Thursday, 11 January 2018: 4:30 PM
Room 14 (ACC) (Austin, Texas)
Jih-Wang Aaron Wang, NOAA, Boulder, CO; and P. D. Sardeshmukh, G. P. Compo, L. Slivinski, J. S. Whitaker, and C. McColl
Four sets of 7-day 80-member ensemble forecasts, started every 12 hours in the mid-January to mid-March 2016 El Niño Rapid Response (ENRR) Field Campaign period, were made using NCEP’s Global Forecast System (GFS). The sets differed in their inclusion or exclusion of the ENRR radiosonde and dropsonde observations over the east Pacific in the initial conditions, using a hybrid EnKF/4DVar versus a pure EnKF data assimilation method, and including or excluding stochastic parameterizations in the forecast model. The control forecast set was defined as the set that used the ENRR observations and the hybrid data assimilation method and included stochastic parameterizations in the forecast model. The control forecast root-mean-square (RMS) errors (defined with respect to the hybrid analyses that included the ENRR observations) of upper tropospheric geopotential height, upper tropospheric vorticity, mid-tropospheric vertical velocity, and column-integrated precipitable water in this control set were then compared to the errors in the other sets. In general the forecast errors were found to be only slightly sensitive to the ENRR observations, and more sensitive to the data assimilation method used. The 7-day forecast errors of upper tropospheric vorticity, mid-tropospheric vertical velocity, and column-integrated precipitable water are most sensitive to the inclusion or exclusion of stochastic parameterizations in the forecast model.

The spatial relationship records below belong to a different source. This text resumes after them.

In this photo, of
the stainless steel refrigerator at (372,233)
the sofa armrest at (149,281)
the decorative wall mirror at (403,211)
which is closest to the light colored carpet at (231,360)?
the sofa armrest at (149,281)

Including the ENRR observations generally strengthened El Niño-related features in the extratropical upper tropospheric circulation. However, the effect was weak and did not reduce the RMS forecast errors everywhere. Interestingly, the ENRR observations also affected the evolution of extratropical synoptic waves. This was most clearly manifested in the time-evolving ensemble-mean differences between the control forecasts and the forecasts without the ENRR observations as an eastward propagating synoptic wavetrain. Such a wavetrain was also evident in the difference fields of the control and other forecast sets, but with much weaker amplitude. The wavetrain strongly resembled the dominant perturbation eigenmode of the extratropical circulation. The simplest interpretation of these results is that the perturbations in the initial conditions provided by the regionally localized ENRR observations systematically excited this eigenmode with a preferred phase, whereas the perturbations in the other forecast sets were not systematic in this way.